Colombia lost gas self-sufficiency in December 2024. Sixteen months later, it is debating whether to fix the problem by importing more LNG at global prices, by piping gas from a post-Maduro Venezuela that needs an OFAC waiver, or by waiting for an offshore field that won’t produce for four years. The answer is probably all three, and it may still not be enough.

The Colombia gas crisis documented by Corficolombiana this week is the most detailed quantification yet of a structural energy deficit that has been building since the country’s three dominant mature fields—Cusiana, Clarinete, and Cupiagua—entered irreversible decline. The Rio Times, the Latin American financial news outlet, reports that these three fields alone account for a disproportionate share of the 80% of national production concentrated in just 12 fields, and their decline is the mechanical driver of the 695 MPCD February reading that represents the lowest output for any February since records began.
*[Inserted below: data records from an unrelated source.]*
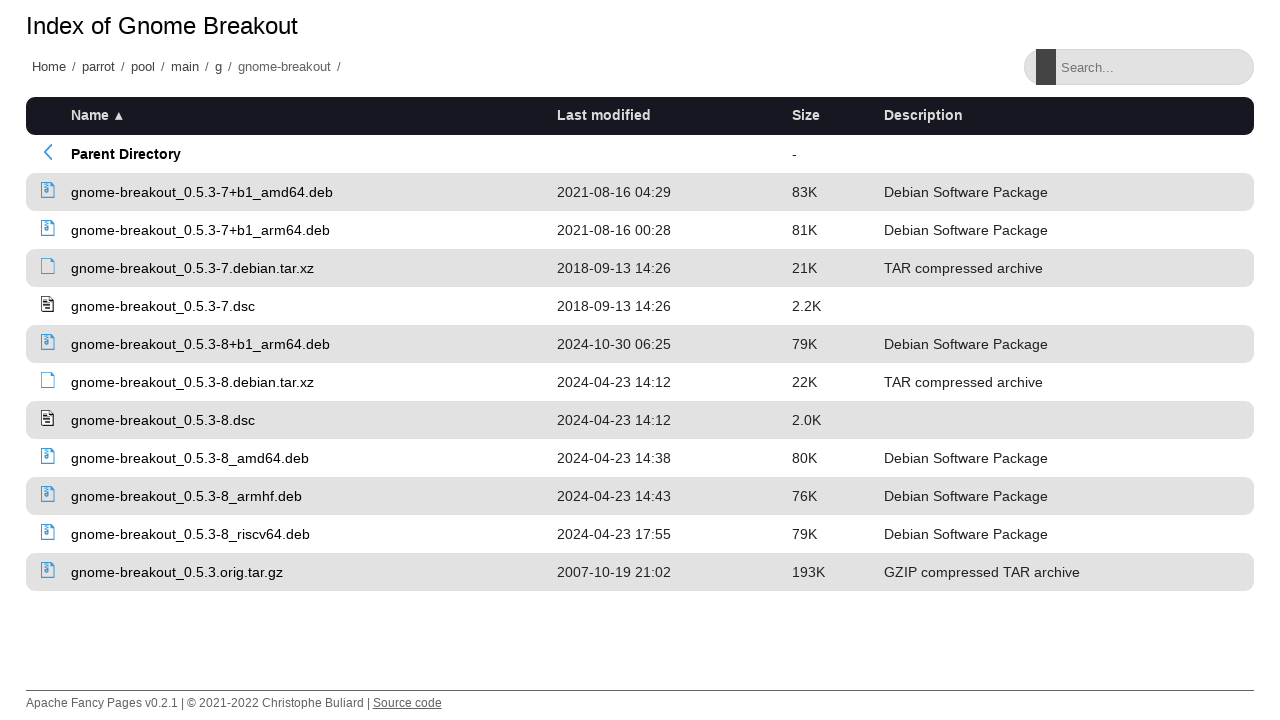

--- FILE ---
content_type: text/html;charset=utf-8
request_url: http://matojo.unizar.es/parrot/pool/main/g/gnome-breakout/
body_size: 6936
content:
<!DOCTYPE html>
<html>
<head>
    <meta charset="utf-8">
    <meta http-equiv="X-UA-Compatible" content="IE=edge">
    <meta name="viewport" content="width=device-width, initial-scale=1.0">
    <title></title>
    <link rel="stylesheet" type="text/css" href="/fancy-pages/css/style.css">
</head>
<body>
    <header id="section-header">
        <div class="row"></div>
    </header>
    <section id="section-title">
        <div class="row">
            <h1 id="title"></h1>
        </div>
        <div class="row flex">
            <div id="breadcrumb"></div>
            <div class="search-wrapper">
                <input id="filter" type="text" placeholder="Search..." >
                <span class="search-icon"></span>
                <button class="close-search">
                    <span class="close-icon"></span>
                </button>
            </div>
        </div>
    </section>
    <section id="section-content">
        <div class="row">
  <table id="indexlist">
   <tr class="indexhead"><th class="indexcolicon"><img src="/icons/blank.gif" alt="[ICO]" height="16" /></th><th class="indexcolname"><a href="?C=N;O=D">Name</a></th><th class="indexcollastmod"><a href="?C=M;O=A">Last modified</a></th><th class="indexcolsize"><a href="?C=S;O=A">Size</a></th><th class="indexcoldesc"><a href="?C=D;O=A">Description</a></th></tr>
   <tr class="indexbreakrow"><th colspan="5"><hr /></th></tr>
   <tr class="even-parentdir"><td class="indexcolicon"><a href="/parrot/pool/main/g/"><img src="/fancy-pages/icons/angle-left-blue.svg" alt="[PARENTDIR]" height="16" /></a></td><td class="indexcolname"><a href="/parrot/pool/main/g/">Parent Directory</a></td><td class="indexcollastmod">&nbsp;</td><td class="indexcolsize">  - </td><td class="indexcoldesc">&nbsp;</td></tr>
   <tr class="odd"><td class="indexcolicon"><a href="gnome-breakout_0.5.3-7+b1_amd64.deb"><img src="/fancy-pages/icons/file-archive-blue.svg" alt="[   ]" height="16" /></a></td><td class="indexcolname"><a href="gnome-breakout_0.5.3-7+b1_amd64.deb">gnome-breakout_0.5.3-7+b1_amd64.deb</a></td><td class="indexcollastmod">2021-08-16 04:29  </td><td class="indexcolsize"> 83K</td><td class="indexcoldesc">Debian Software Package</td></tr>
   <tr class="even"><td class="indexcolicon"><a href="gnome-breakout_0.5.3-7+b1_arm64.deb"><img src="/fancy-pages/icons/file-archive-blue.svg" alt="[   ]" height="16" /></a></td><td class="indexcolname"><a href="gnome-breakout_0.5.3-7+b1_arm64.deb">gnome-breakout_0.5.3-7+b1_arm64.deb</a></td><td class="indexcollastmod">2021-08-16 00:28  </td><td class="indexcolsize"> 81K</td><td class="indexcoldesc">Debian Software Package</td></tr>
   <tr class="odd"><td class="indexcolicon"><a href="gnome-breakout_0.5.3-7.debian.tar.xz"><img src="/fancy-pages/icons/file-blank-blue.svg" alt="[   ]" height="16" /></a></td><td class="indexcolname"><a href="gnome-breakout_0.5.3-7.debian.tar.xz">gnome-breakout_0.5.3-7.debian.tar.xz</a></td><td class="indexcollastmod">2018-09-13 14:26  </td><td class="indexcolsize"> 21K</td><td class="indexcoldesc">TAR compressed archive</td></tr>
   <tr class="even-txt"><td class="indexcolicon"><a href="gnome-breakout_0.5.3-7.dsc"><img src="/icons/text.gif" alt="[TXT]" height="16" /></a></td><td class="indexcolname"><a href="gnome-breakout_0.5.3-7.dsc">gnome-breakout_0.5.3-7.dsc</a></td><td class="indexcollastmod">2018-09-13 14:26  </td><td class="indexcolsize">2.2K</td><td class="indexcoldesc">&nbsp;</td></tr>
   <tr class="odd"><td class="indexcolicon"><a href="gnome-breakout_0.5.3-8+b1_arm64.deb"><img src="/fancy-pages/icons/file-archive-blue.svg" alt="[   ]" height="16" /></a></td><td class="indexcolname"><a href="gnome-breakout_0.5.3-8+b1_arm64.deb">gnome-breakout_0.5.3-8+b1_arm64.deb</a></td><td class="indexcollastmod">2024-10-30 06:25  </td><td class="indexcolsize"> 79K</td><td class="indexcoldesc">Debian Software Package</td></tr>
   <tr class="even"><td class="indexcolicon"><a href="gnome-breakout_0.5.3-8.debian.tar.xz"><img src="/fancy-pages/icons/file-blank-blue.svg" alt="[   ]" height="16" /></a></td><td class="indexcolname"><a href="gnome-breakout_0.5.3-8.debian.tar.xz">gnome-breakout_0.5.3-8.debian.tar.xz</a></td><td class="indexcollastmod">2024-04-23 14:12  </td><td class="indexcolsize"> 22K</td><td class="indexcoldesc">TAR compressed archive</td></tr>
   <tr class="odd-txt"><td class="indexcolicon"><a href="gnome-breakout_0.5.3-8.dsc"><img src="/icons/text.gif" alt="[TXT]" height="16" /></a></td><td class="indexcolname"><a href="gnome-breakout_0.5.3-8.dsc">gnome-breakout_0.5.3-8.dsc</a></td><td class="indexcollastmod">2024-04-23 14:12  </td><td class="indexcolsize">2.0K</td><td class="indexcoldesc">&nbsp;</td></tr>
   <tr class="even"><td class="indexcolicon"><a href="gnome-breakout_0.5.3-8_amd64.deb"><img src="/fancy-pages/icons/file-archive-blue.svg" alt="[   ]" height="16" /></a></td><td class="indexcolname"><a href="gnome-breakout_0.5.3-8_amd64.deb">gnome-breakout_0.5.3-8_amd64.deb</a></td><td class="indexcollastmod">2024-04-23 14:38  </td><td class="indexcolsize"> 80K</td><td class="indexcoldesc">Debian Software Package</td></tr>
   <tr class="odd"><td class="indexcolicon"><a href="gnome-breakout_0.5.3-8_armhf.deb"><img src="/fancy-pages/icons/file-archive-blue.svg" alt="[   ]" height="16" /></a></td><td class="indexcolname"><a href="gnome-breakout_0.5.3-8_armhf.deb">gnome-breakout_0.5.3-8_armhf.deb</a></td><td class="indexcollastmod">2024-04-23 14:43  </td><td class="indexcolsize"> 76K</td><td class="indexcoldesc">Debian Software Package</td></tr>
   <tr class="even"><td class="indexcolicon"><a href="gnome-breakout_0.5.3-8_riscv64.deb"><img src="/fancy-pages/icons/file-archive-blue.svg" alt="[   ]" height="16" /></a></td><td class="indexcolname"><a href="gnome-breakout_0.5.3-8_riscv64.deb">gnome-breakout_0.5.3-8_riscv64.deb</a></td><td class="indexcollastmod">2024-04-23 17:55  </td><td class="indexcolsize"> 79K</td><td class="indexcoldesc">Debian Software Package</td></tr>
   <tr class="odd"><td class="indexcolicon"><a href="gnome-breakout_0.5.3.orig.tar.gz"><img src="/fancy-pages/icons/file-archive-blue.svg" alt="[   ]" height="16" /></a></td><td class="indexcolname"><a href="gnome-breakout_0.5.3.orig.tar.gz">gnome-breakout_0.5.3.orig.tar.gz</a></td><td class="indexcollastmod">2007-10-19 21:02  </td><td class="indexcolsize">193K</td><td class="indexcoldesc">GZIP compressed TAR archive</td></tr>
   <tr class="indexbreakrow"><th colspan="5"><hr /></th></tr>
</table>

        </div>
    </section>
    <footer id="section-footer">
        <div class="row">
            <p>Apache Fancy Pages v0.2.1 | © 2021-2022 Christophe Buliard | <a target="_blank" href="https://github.com/kristuff/apache-fancy-pages" rel="no-referer">Source code</a> </p> 
        </div>
    </footer>
    <script src="/fancy-pages/js/script.js"></script>
</body>
</html>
The Price Shock Is Already Happening

The shift from domestic to imported gas is not a theoretical exercise—it has already reshaped Colombian energy costs. Industrial gas prices rose 69% year-on-year in 2025; residential gas prices increased 23%. The driver is straightforward: imported LNG carries layered costs for liquefaction, maritime transport, and regasification that add between 5% and 15% above the origin price, depending on market conditions and logistics.

Colombia Gas Production Falls to Record Low, Venezuela Fix Nearest. (Photo Internet reproduction)

Colombia currently depends on a single regasification terminal—the SPEC facility in Cartagena, which was originally designed as backup for thermal power generation, not as a structural supply source. Its current capacity of 465 MPCD is being expanded to 533 MPCD by 2027. A second terminal at Puerto Bahía (Ecopetrol and Frontera Energy, 126 MPCD) is expected to enter service in Q3 2026, and a Pacific coast terminal in Buenaventura (PIO SAS, 60 MPCD) is under development, but both face regulatory and infrastructure timelines that leave the country vulnerable to any demand surge.

Sirius: The Long-Term Answer That Is Not Near-Term

The offshore Sirius field, a joint Ecopetrol-Petrobras discovery in the Caribbean, is the only project with the scale to structurally close the gap: initial production capacity of 400-500 MPCD would represent more than 50% of current domestic commercialized output. But Sirius faces 122 prior-consultation processes with affected communities, full environmental licensing, the development of offshore infrastructure, and connection to the national transport system. Even under an optimistic scenario, production would begin no earlier than 2029-2030.

Meanwhile, Corficolombiana warns that a potential El Niño event in the second half of 2026 would push thermal power demand well beyond the additional import capacity coming online this year, “more than doubling the additional capacity of 2026 and absorbing nearly 90% of the supply expected for 2027.” The deficit trajectory without new domestic supply is severe: 20% in 2026, 24% in 2027, 41% in 2028, 56% in 2029, and 57% in 2030.

The Venezuela Option

The fastest supply fix involves a country Colombia is simultaneously imposing tariffs on and withdrawing ambassadors from: Venezuela, whose post-Maduro government under Delcy Rodríguez is aggressively opening its energy sector to foreign investment. The Gasoducto Antonio Ricaurte, which connects the Maracaibo basin to Colombia’s La Guajira department, needs only a 5-kilometer pipeline repair on the Colombian side—a 3-to-4-month job—or a temporary flexible connection achievable in 1-to-2 months. PDVSA has already moved the necessary piping to the Paragachón border zone.

The bottleneck is regulatory, not physical: Ecopetrol’s acting president Juan Carlos Hurtado confirmed the company is seeking an OFAC license to enable binational energy projects with Venezuela, and Mines Minister Edwin Palma led a March meeting with US officials to discuss the rehabilitation of the La Guajira electrical interconnection and gas imports. The irony is Colombian-grade: the country that is fighting a trade war with one neighbor over 100% tariffs and battling its own central bank over rates may need to ask a third neighbor—via a US sanctions waiver—for the gas that keeps its lights on and its factories running.